Task to complete :: Write out only the lines from the line that holds "Is pixel 453" to the end of the listing below, inclusive, with the pictures omitted.

Stored records ::
_____

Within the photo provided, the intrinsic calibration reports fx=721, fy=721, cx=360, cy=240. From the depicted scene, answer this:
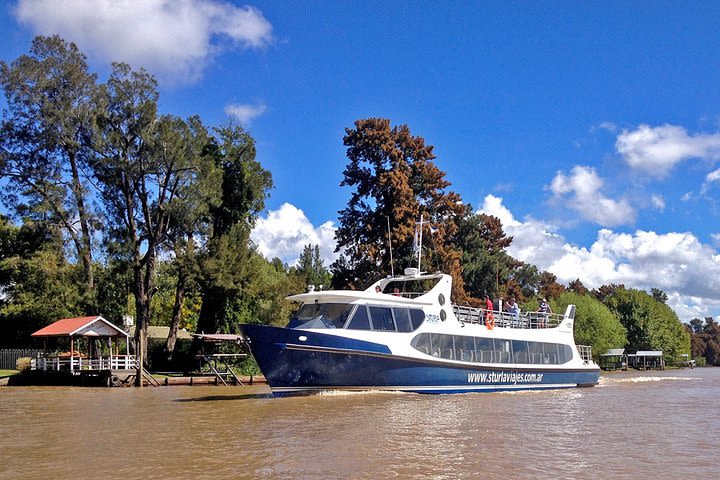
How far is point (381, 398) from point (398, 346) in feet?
7.32

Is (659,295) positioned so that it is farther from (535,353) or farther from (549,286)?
(535,353)

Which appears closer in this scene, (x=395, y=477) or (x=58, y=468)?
(x=395, y=477)

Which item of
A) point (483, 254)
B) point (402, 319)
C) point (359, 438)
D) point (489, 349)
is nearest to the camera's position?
point (359, 438)

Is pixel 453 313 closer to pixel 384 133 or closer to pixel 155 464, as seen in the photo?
pixel 155 464

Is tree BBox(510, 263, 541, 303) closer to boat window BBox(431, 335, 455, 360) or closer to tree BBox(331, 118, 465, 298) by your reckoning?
tree BBox(331, 118, 465, 298)

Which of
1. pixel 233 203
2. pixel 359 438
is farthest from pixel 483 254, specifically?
pixel 359 438

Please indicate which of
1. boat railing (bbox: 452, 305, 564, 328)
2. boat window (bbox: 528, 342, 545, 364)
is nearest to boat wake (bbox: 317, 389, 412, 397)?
boat railing (bbox: 452, 305, 564, 328)

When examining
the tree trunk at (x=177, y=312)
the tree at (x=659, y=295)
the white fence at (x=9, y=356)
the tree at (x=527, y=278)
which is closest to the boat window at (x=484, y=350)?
the tree trunk at (x=177, y=312)

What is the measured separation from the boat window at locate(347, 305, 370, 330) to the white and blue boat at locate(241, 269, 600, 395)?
0.11ft

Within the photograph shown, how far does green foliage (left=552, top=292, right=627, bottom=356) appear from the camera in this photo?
7288 centimetres

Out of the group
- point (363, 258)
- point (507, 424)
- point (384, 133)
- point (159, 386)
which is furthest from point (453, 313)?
point (384, 133)

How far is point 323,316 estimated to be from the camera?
969 inches

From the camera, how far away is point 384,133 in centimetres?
5203

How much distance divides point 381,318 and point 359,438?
1033 centimetres
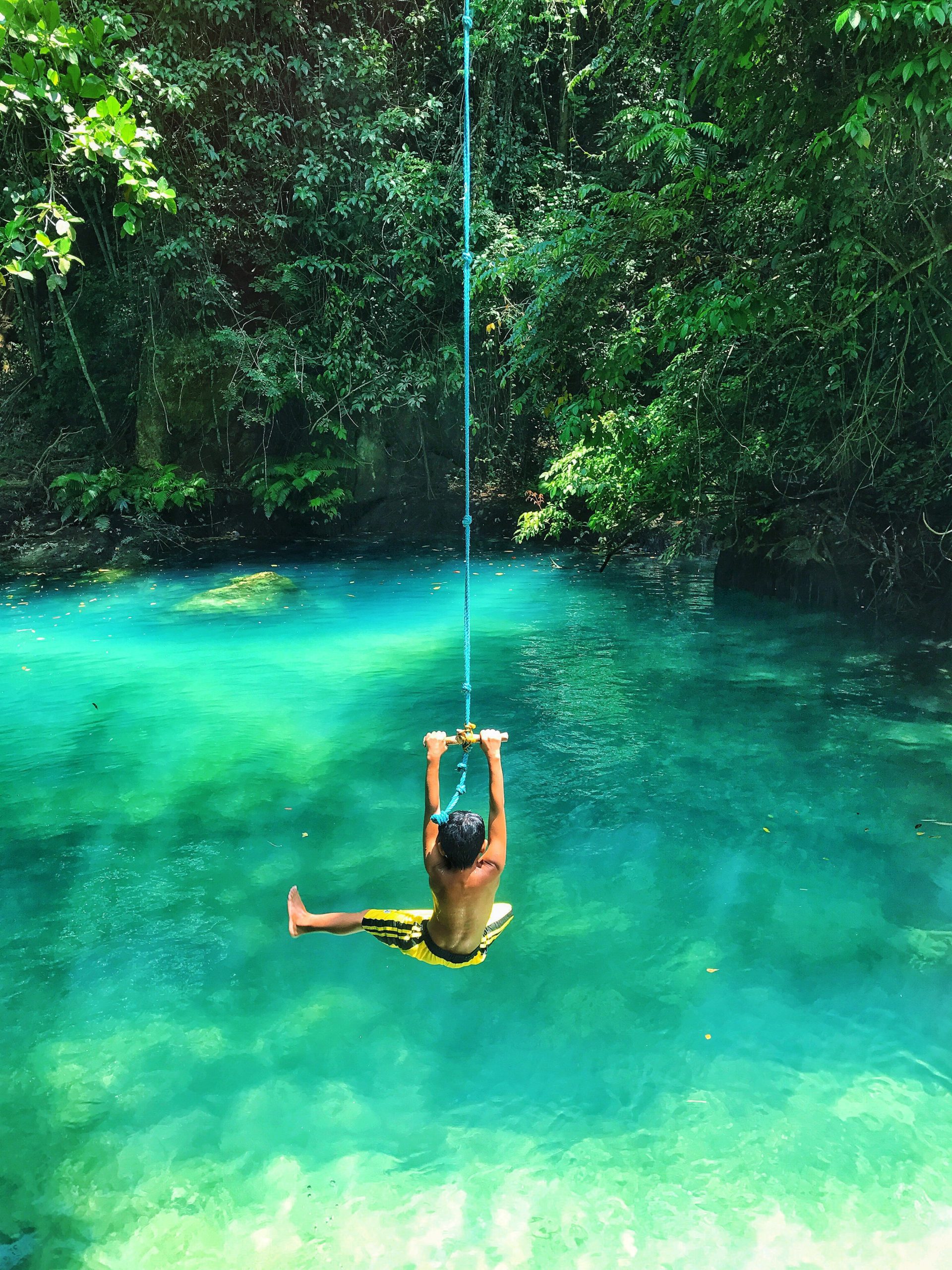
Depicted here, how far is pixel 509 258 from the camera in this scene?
28.4 ft

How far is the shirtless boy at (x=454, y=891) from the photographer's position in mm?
3217

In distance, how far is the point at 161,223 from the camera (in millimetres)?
13469

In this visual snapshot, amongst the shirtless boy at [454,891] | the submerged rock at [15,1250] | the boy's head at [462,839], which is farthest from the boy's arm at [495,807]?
→ the submerged rock at [15,1250]

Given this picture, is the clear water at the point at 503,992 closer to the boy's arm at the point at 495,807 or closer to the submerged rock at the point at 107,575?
the boy's arm at the point at 495,807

_____

Solution to the exercise ::
Is pixel 453 313 closer to pixel 384 133 or closer to pixel 155 464, as seen in the photo?
pixel 155 464

Is tree BBox(510, 263, 541, 303) closer to boat window BBox(431, 335, 455, 360) or closer to tree BBox(331, 118, 465, 298) by your reckoning?
tree BBox(331, 118, 465, 298)

Which of
1. pixel 233 203
2. pixel 359 438
is farthest from pixel 483 254, specifically?
pixel 359 438

Please indicate which of
1. boat railing (bbox: 452, 305, 564, 328)
2. boat window (bbox: 528, 342, 545, 364)
is nearest to boat wake (bbox: 317, 389, 412, 397)?
boat railing (bbox: 452, 305, 564, 328)

When examining
the tree trunk at (x=177, y=312)
the tree at (x=659, y=295)
the white fence at (x=9, y=356)
the tree at (x=527, y=278)
which is closest to the boat window at (x=484, y=350)?
the tree trunk at (x=177, y=312)

What is the measured separation from the boat window at locate(347, 305, 370, 330) to the white and blue boat at locate(241, 269, 600, 395)?
0.11ft

Within the photograph shown, how far does green foliage (left=552, top=292, right=627, bottom=356) appear from the camera in this photo?
7288 centimetres

Out of the group
- point (363, 258)
- point (507, 424)
- point (384, 133)
- point (159, 386)
which is furthest from point (453, 313)?
point (384, 133)

How far is point 323,316 estimated to be from the camera?
969 inches

From the camera, how far away is point 384,133 in centimetres?
5203

How much distance divides point 381,318 and point 359,438?
1033 centimetres
Depicted here, how far is pixel 509 258 from the camera in this scene?
28.4 ft

How far is the shirtless boy at (x=454, y=891) from the photographer's position in mm?
3217

In distance, how far is the point at 161,223 from the camera (in millimetres)?
13469

In this visual snapshot, amongst the shirtless boy at [454,891] | the submerged rock at [15,1250] | the boy's head at [462,839], which is farthest from the boy's arm at [495,807]?
→ the submerged rock at [15,1250]

Given this picture, is the clear water at the point at 503,992 closer to the boy's arm at the point at 495,807 or closer to the submerged rock at the point at 107,575?
the boy's arm at the point at 495,807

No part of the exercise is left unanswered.